I documenti revocati dal ministro degli Esteri, Marise Payne, riguardano due accordi non vincolanti sottoscritti con la Cina rispettivamente nel 2018 e nel 2019 dal governo dello stato australiano di Victoria. Proprio queste intese avevano spinto il parlamento federale ad approvare una legge speciale (“Australia’s Foreign Relations Act”) che consente al governo di Canberra di intervenire per ribaltare le decisioni prese a livello locale considerate contrarie agli interessi nazionali. Questo provvedimento era entrato in vigore lo scorso dicembre in parallelo all’intensificarsi in Australia dell’isteria anti-cinese.

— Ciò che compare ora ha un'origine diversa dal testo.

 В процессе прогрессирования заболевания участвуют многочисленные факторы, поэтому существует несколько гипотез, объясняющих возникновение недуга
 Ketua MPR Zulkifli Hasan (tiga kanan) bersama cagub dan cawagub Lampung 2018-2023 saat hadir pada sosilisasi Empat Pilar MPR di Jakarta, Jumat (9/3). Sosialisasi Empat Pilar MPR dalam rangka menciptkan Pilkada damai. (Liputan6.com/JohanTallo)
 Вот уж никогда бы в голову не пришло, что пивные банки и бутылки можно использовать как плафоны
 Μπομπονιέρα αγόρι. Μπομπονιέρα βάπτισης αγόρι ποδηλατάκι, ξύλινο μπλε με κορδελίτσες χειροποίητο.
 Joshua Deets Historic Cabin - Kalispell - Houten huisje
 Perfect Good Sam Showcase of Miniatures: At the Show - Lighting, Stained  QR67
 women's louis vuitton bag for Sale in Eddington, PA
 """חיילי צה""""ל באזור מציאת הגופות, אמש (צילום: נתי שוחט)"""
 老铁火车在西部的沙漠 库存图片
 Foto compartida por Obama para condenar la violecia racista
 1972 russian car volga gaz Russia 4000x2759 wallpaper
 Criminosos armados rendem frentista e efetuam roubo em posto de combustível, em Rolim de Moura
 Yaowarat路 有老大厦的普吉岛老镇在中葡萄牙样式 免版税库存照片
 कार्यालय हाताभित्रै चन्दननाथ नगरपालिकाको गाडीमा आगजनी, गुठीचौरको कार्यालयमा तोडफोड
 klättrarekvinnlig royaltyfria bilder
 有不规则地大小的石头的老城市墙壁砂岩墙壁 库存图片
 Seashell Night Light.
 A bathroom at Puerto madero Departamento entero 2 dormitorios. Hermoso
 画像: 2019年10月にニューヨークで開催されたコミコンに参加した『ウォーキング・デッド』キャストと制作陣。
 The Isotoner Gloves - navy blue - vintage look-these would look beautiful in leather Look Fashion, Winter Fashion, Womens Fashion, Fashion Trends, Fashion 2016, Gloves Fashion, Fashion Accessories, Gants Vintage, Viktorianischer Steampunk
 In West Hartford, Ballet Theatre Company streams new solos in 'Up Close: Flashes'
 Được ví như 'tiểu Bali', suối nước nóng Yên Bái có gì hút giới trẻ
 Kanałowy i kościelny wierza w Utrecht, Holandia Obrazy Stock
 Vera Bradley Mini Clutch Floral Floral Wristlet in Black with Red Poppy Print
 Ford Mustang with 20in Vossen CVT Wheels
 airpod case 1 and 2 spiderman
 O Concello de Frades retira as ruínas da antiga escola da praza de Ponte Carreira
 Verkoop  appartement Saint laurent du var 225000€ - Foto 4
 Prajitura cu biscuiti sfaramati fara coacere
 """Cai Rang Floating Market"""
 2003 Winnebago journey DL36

I due accordi avevano un linguaggio estremamente generico e, nel quadro della “Nuova Via della Seta”, promettevano un impulso alla “cooperazione” tra i due paesi, così come nuove “sinergie” e un incremento degli scambi commerciali. In essi non vi erano di fatto proposte o progetti concreti. Questa natura vaga degli accordi rende ancora più significativo l’intervento del ministro Payne, perché rappresenta un attacco deliberato ai piani della BRI, elemento cruciale di tutta la politica estera di Pechino.

Senza quindi motivo concreto collegabile agli sviluppi degli accordi tra la Cina e lo stato di Victoria, la numero uno della diplomazia australiana li ha definiti “incompatibili con la nostra politica estera” e “dannosi per le nostre relazioni estere”. La Payne non ha fornito altre spiegazioni, ma quest’ultimo commento rivela chiaramente la priorità di adeguarsi alle esigenze strategiche degli Stati Uniti. Assurdamente, la ministra ha precisato che la sua decisione “non riguarda nessun paese specifico” e non ha come obiettivo quello di “danneggiare le relazioni con altri paesi”. L’iniziativa della Payne riguarda in effetti anche due accordi precedenti sottoscritti dal dipartimento dell’Educazione dello stato di Victoria con Siria (1999) e Iran (2004), ma la mossa, così come la legge su cui si basa, è rivolta quasi esclusivamente alla Cina.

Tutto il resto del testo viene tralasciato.